» Exercise goal:
Without the images, repeat every line of the listing verbatim.
- Opening Delimiter -
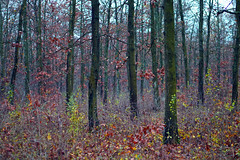 Red forest (Dumby) Tags: landscape ilfov românia forest autumn fall foliage leafs nature colors outdoor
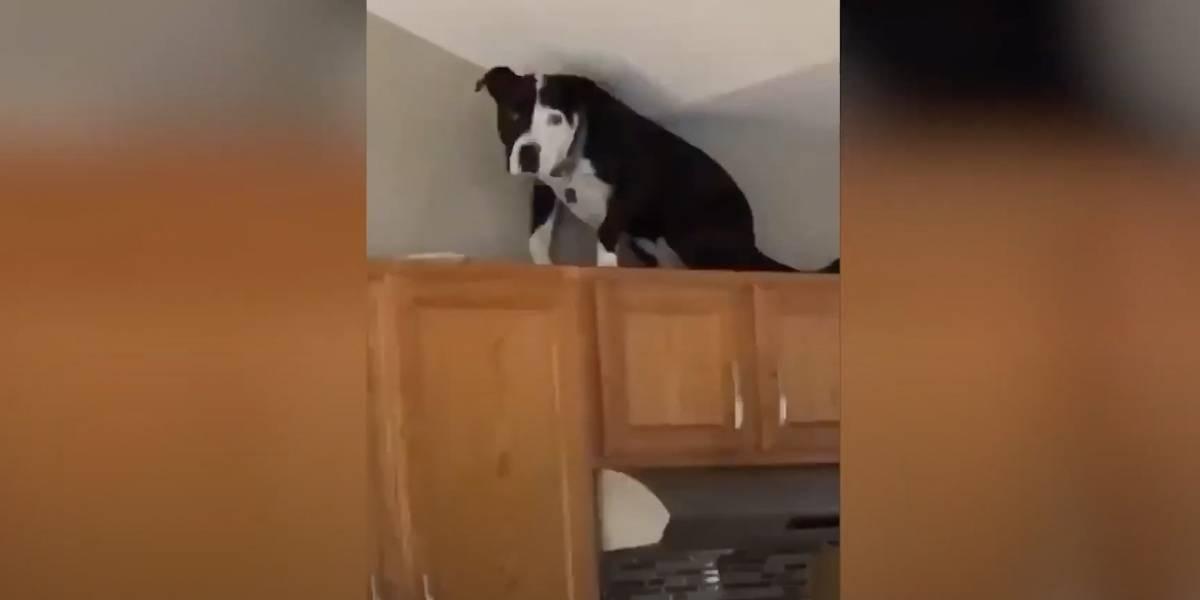 Conoce a Mako: el perro que no ladra y se comporta como un gato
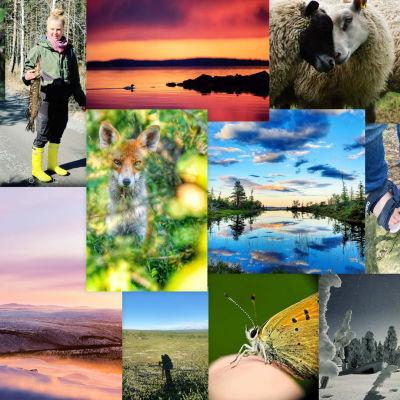 Kuvakooste huippuhetkistä Suomen luonnossa 2021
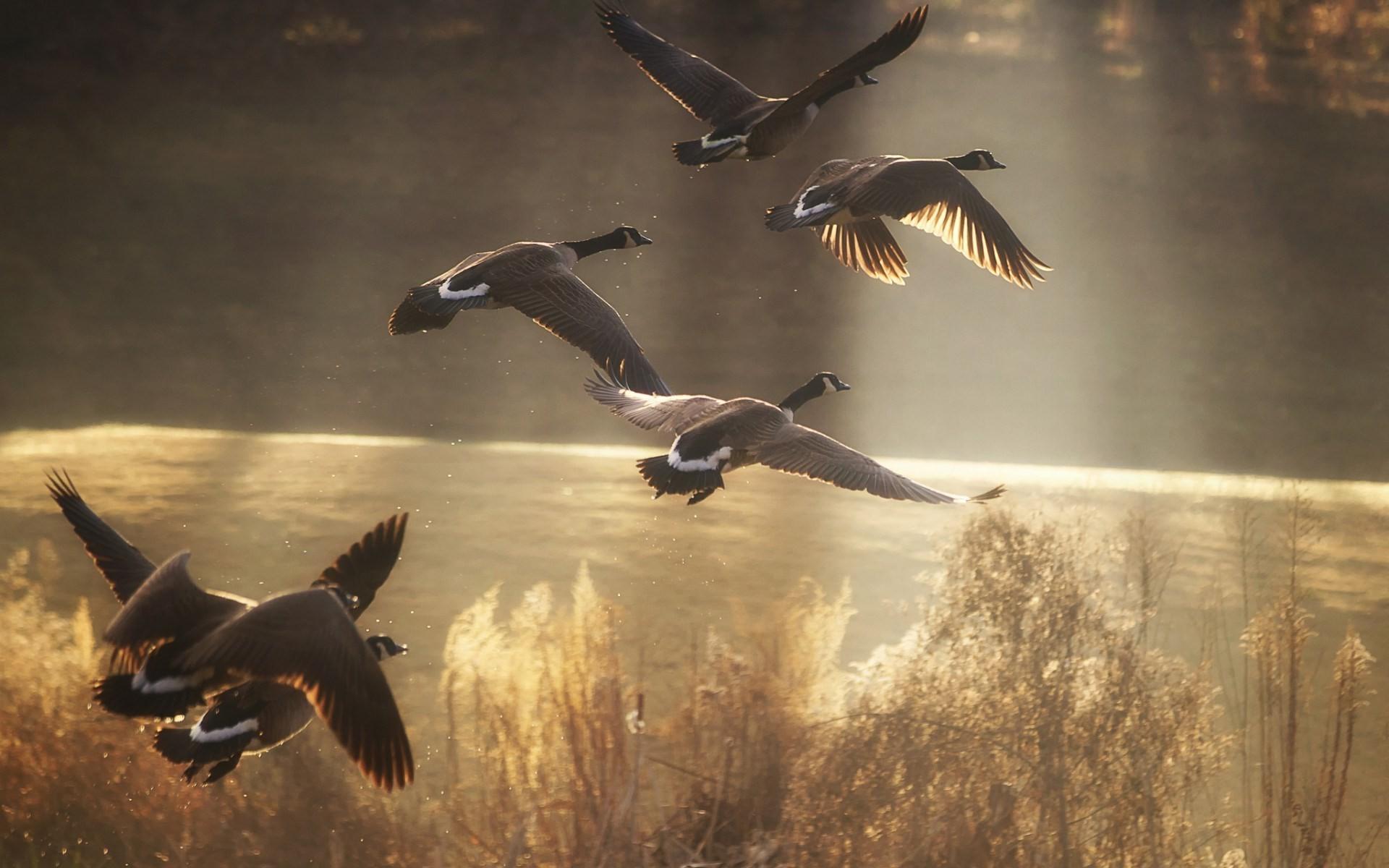 Sunlight Birds Flying Wildlife Duck Goose Geese Flight Bird Wing Screenshot 1920x1200 Px Waterfowl Vertebrate Water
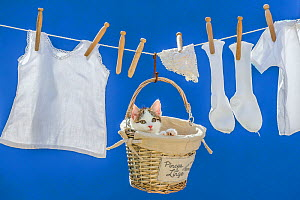 Tabby and white kitten in a clothespin basket hanging on washing line with clothes, France. - Klein & Hubert
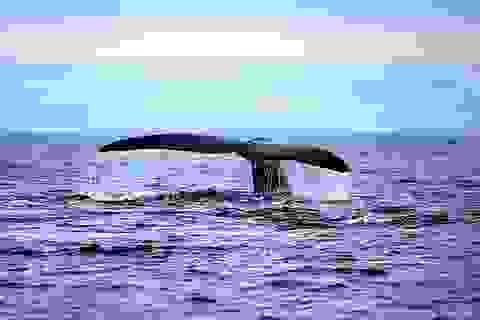 """Khám phá bán đảo Valdes - """"Vương quốc"""" của động vật biển"""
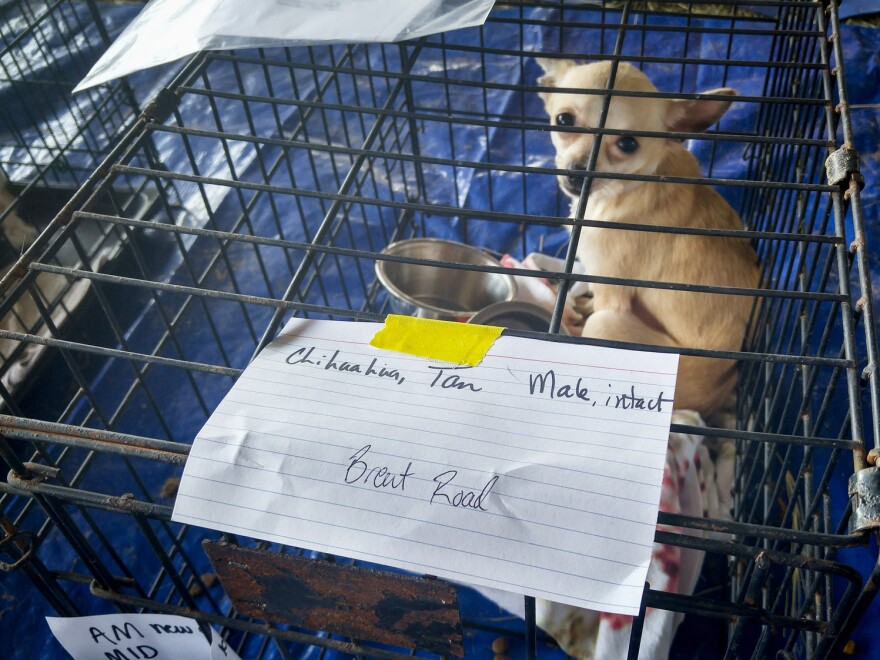Animals from across southeast Texas are being transported to a massive improvised shelter on the outskirts of Beaumont. The hope is that lost animals like this Chihuahua can be reunited with their owners.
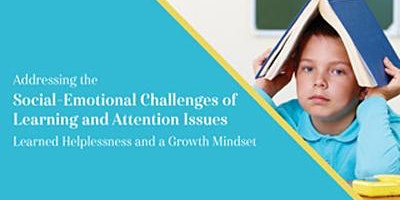 Addressing the Social-Emotional Challenges of Learning and Attention Issues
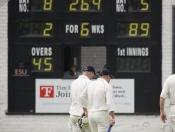 cricket-014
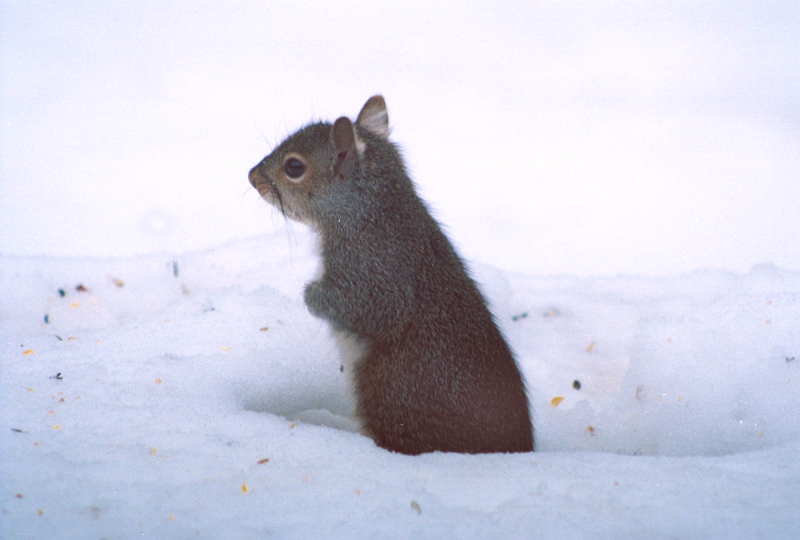 Squirrel sitting up in tunnel of snow
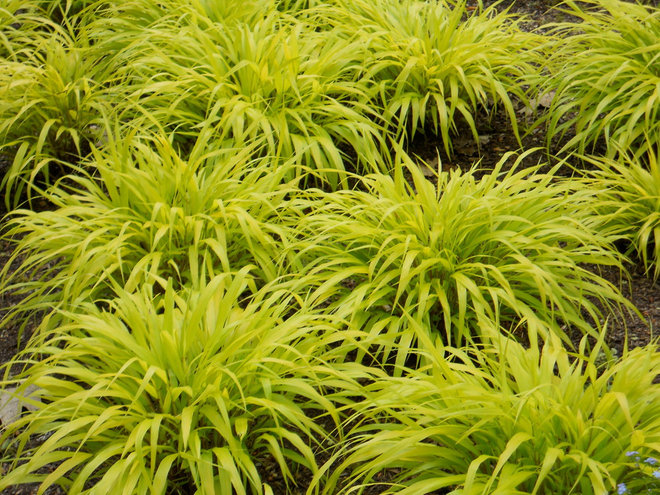 20 ways to create a chartreuse splash in the landscape for Yellow ornamental grass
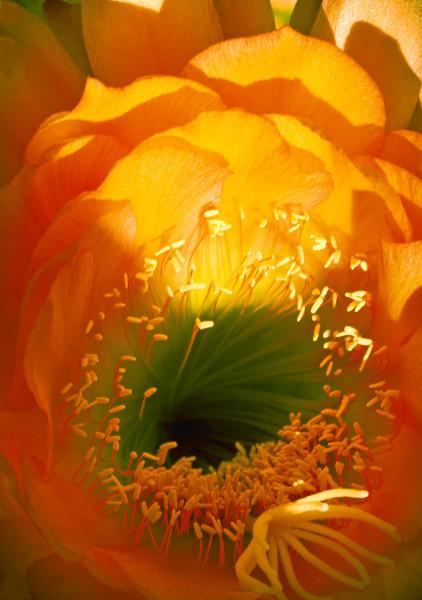 Center Of Cactus Flower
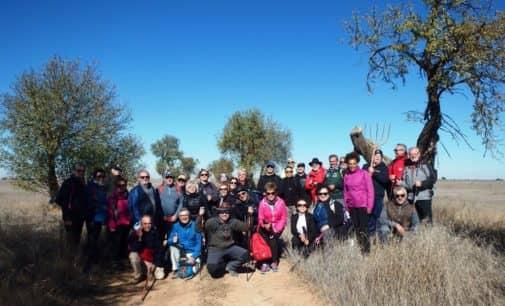 La asociación amigos del camino de Santiago de Villena realiza la 9º etapa del camino del sureste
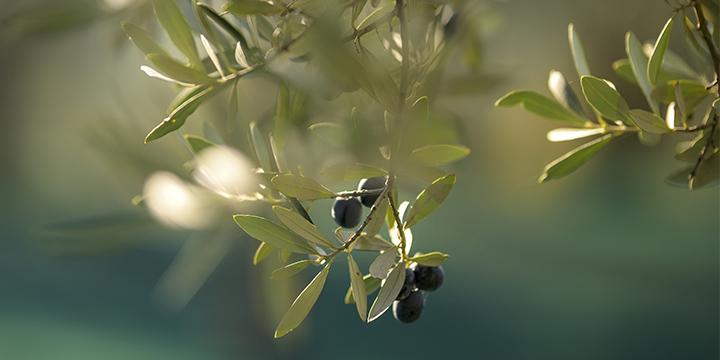 Olio d'oliva e olio EVO: quale dovresti scegliere e perché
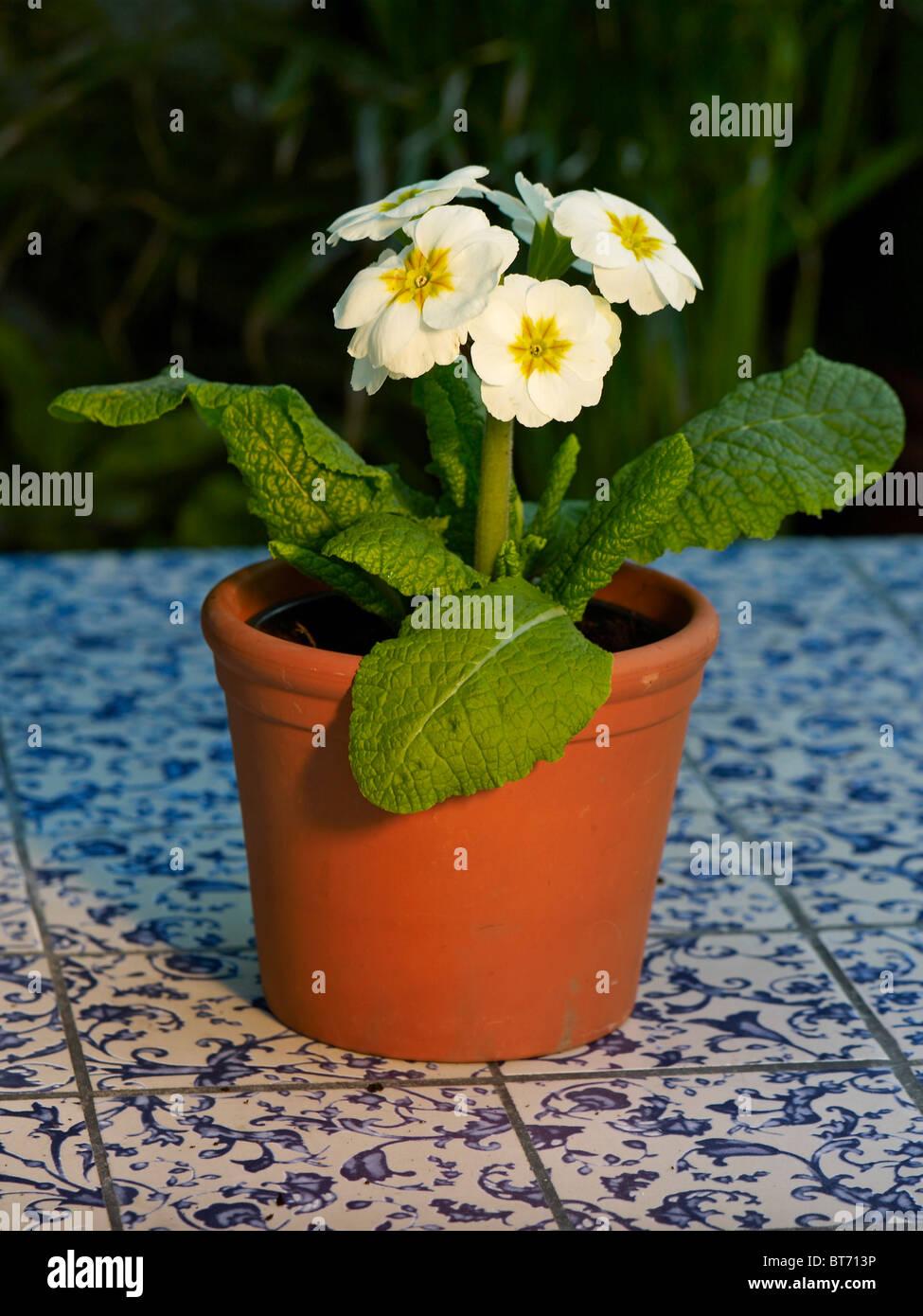 Bluhende Topfpflanzen Primula Polyanthus Gruppe In Einem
- Closing Delimiter -
» Answer for this exercise:
 Red forest (Dumby) Tags: landscape ilfov românia forest autumn fall foliage leafs nature colors outdoor
 Conoce a Mako: el perro que no ladra y se comporta como un gato
 Kuvakooste huippuhetkistä Suomen luonnossa 2021
 Sunlight Birds Flying Wildlife Duck Goose Geese Flight Bird Wing Screenshot 1920x1200 Px Waterfowl Vertebrate Water
 Tabby and white kitten in a clothespin basket hanging on washing line with clothes, France. - Klein & Hubert
 """Khám phá bán đảo Valdes - """"Vương quốc"""" của động vật biển"""
Animals from across southeast Texas are being transported to a massive improvised shelter on the outskirts of Beaumont. The hope is that lost animals like this Chihuahua can be reunited with their owners.
 Addressing the Social-Emotional Challenges of Learning and Attention Issues
 cricket-014
 Squirrel sitting up in tunnel of snow
 20 ways to create a chartreuse splash in the landscape for Yellow ornamental grass
 Center Of Cactus Flower
 La asociación amigos del camino de Santiago de Villena realiza la 9º etapa del camino del sureste
 Olio d'oliva e olio EVO: quale dovresti scegliere e perché
 Bluhende Topfpflanzen Primula Polyanthus Gruppe In Einem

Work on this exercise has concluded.